Bis heute haben weder England noch die USA ernsthaft dementiert, dass sie das komplette Internet abschnorcheln. Das führt in der Tat zu Aufregung und Unruhe. Allerdings bislang eher nur in netzaffinen Kreisen. So richtig habe ich jedenfalls noch nicht den Eindruck, dass die Auswirkungen einer Totalüberwachung von allem, was wir anklicken, in E-Mails oder auf Facebook schreiben (auch in Form von Privatnachrichten), im Bewusstsein der Menschen angekommen ist.
Das ist kein Vorwurf, sondern eine Feststellung. In meinem Bekanntenkreis zum Beispiel schwanken die meisten je nach Nachrichtenlage zwischen demonstrativ zur Schau getragener Resignation (“kannste eh nichts machen”), mildem Unglauben und ein bisschen Verärgerung. Wobei sich der Unmut sogar eher auf die offenkundige Unlust der Regierung erstreckt, Prism und Tempora wenigstens ein bisschen höher zu hängen als eine neue EU-Gemüseverordnung – um deren Details kümmert sich die Kanzlerin ja auch nicht.

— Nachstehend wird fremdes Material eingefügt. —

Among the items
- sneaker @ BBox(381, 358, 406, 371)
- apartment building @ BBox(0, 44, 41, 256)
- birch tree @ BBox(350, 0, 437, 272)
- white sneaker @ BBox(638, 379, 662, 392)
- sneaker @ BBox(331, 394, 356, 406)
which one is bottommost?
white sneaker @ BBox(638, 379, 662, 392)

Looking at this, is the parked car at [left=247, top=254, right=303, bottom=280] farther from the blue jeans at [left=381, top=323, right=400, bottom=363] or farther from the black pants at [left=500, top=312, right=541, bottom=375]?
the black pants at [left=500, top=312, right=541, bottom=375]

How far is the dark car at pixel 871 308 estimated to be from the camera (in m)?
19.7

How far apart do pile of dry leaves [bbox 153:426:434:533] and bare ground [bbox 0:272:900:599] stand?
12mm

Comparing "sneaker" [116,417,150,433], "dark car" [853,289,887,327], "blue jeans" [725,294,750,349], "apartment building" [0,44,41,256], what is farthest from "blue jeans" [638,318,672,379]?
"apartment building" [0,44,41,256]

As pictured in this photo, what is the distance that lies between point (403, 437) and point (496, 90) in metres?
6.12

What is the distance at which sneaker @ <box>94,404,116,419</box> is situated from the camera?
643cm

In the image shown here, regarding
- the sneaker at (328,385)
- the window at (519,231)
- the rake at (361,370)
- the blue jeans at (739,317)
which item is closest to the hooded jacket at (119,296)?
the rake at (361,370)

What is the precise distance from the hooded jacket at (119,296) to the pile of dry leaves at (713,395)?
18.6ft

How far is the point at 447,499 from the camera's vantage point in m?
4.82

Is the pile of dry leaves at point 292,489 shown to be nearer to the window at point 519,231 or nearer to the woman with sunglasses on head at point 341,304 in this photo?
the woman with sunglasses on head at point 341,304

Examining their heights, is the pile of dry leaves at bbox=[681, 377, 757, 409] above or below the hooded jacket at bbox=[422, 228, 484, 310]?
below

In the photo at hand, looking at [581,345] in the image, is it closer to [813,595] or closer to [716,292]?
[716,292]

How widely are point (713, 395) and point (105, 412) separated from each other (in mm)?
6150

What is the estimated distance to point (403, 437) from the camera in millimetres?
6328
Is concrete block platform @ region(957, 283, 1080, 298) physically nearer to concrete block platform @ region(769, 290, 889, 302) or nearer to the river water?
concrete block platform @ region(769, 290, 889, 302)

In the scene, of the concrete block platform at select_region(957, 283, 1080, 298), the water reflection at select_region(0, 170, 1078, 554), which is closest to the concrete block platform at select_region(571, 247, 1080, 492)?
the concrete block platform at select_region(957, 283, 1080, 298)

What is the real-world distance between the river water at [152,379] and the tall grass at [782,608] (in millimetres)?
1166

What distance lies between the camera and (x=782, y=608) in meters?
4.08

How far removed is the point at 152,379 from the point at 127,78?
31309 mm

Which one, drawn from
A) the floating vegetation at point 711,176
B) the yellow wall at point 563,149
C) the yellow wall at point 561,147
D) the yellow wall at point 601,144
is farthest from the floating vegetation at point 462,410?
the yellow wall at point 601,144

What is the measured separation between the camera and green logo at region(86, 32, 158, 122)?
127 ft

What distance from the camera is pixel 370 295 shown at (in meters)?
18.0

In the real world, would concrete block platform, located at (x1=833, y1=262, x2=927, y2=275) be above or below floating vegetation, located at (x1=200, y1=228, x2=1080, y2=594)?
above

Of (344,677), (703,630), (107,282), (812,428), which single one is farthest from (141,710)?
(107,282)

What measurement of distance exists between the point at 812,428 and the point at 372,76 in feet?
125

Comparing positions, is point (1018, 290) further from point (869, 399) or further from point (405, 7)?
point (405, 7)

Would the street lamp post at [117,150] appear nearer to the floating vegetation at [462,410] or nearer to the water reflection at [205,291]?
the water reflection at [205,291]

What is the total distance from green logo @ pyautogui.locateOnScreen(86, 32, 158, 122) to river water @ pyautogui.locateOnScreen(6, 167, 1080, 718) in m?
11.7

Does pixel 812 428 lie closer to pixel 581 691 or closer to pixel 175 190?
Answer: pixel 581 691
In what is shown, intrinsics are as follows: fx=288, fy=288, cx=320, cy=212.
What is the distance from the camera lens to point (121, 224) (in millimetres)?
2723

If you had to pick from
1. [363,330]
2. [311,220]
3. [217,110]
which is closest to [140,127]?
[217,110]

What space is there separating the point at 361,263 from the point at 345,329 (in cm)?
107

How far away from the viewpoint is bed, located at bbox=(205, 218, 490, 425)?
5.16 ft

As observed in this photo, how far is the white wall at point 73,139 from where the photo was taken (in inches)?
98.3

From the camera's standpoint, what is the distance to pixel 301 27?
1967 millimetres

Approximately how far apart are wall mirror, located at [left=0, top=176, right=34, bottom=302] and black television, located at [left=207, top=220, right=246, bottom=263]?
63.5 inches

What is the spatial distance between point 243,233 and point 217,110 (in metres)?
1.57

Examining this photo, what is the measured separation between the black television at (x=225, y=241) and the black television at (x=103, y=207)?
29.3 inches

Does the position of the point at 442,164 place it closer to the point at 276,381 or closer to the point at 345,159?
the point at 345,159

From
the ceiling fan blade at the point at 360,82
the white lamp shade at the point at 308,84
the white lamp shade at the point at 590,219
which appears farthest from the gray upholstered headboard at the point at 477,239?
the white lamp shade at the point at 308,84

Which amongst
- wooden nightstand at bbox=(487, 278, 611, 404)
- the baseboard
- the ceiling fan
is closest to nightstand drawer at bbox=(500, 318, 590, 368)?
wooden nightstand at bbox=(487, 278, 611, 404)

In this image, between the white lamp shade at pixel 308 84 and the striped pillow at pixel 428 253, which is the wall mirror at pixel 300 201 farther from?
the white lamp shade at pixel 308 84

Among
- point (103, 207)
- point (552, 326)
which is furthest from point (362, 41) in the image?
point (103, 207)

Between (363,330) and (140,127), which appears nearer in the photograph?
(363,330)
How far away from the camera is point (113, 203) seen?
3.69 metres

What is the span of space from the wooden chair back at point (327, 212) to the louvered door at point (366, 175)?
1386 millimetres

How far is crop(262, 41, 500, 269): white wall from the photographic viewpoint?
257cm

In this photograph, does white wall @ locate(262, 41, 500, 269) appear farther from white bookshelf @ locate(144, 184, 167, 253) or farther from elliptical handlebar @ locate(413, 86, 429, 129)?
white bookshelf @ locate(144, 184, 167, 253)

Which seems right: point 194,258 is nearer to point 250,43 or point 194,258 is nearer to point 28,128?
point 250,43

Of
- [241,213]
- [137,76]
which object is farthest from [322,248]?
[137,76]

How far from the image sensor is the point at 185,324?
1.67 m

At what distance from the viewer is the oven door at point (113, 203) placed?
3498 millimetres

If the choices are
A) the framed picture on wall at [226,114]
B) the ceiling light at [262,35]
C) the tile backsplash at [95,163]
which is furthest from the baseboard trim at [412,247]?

Tatsächlich sind wir bei Prism und Tempora momentan auf einem Niveau der öffentlichen Wahrnehmung, das knapp über dem Streit zu Google Street View liegt. Es wäre sicher falsch daraus zu schließen, dass den Menschen das Foto ihrer Hausfassade wirklich wichtiger ist als der Umstand, dass sie eines beträchtlichen Teils ihrer verfassungsrechtlich garantierten Rechte verlustig gegangen sind. In Lobreden auf das Grundgesetz müssen ja ohnehin künftig das Grundrecht auf informationelle Selbstbestimmung sowie ein gutes Stück Menschenwürde ausgespart werden, will der Redner keine Heiterkeitsanfälle erzeugen.
Oder liegt das spürbare Desinteresse vielleicht auch daran, dass der vorsichtige Deutsche vor jeder Wahrheit erst mal ein Propaganda-Manöver “interessierter Kreise” wittert? Ein Schuh, den ich mir ja auch anziehen muss, weil ich für die Piratenpartei in den Bundestag gehen möchte.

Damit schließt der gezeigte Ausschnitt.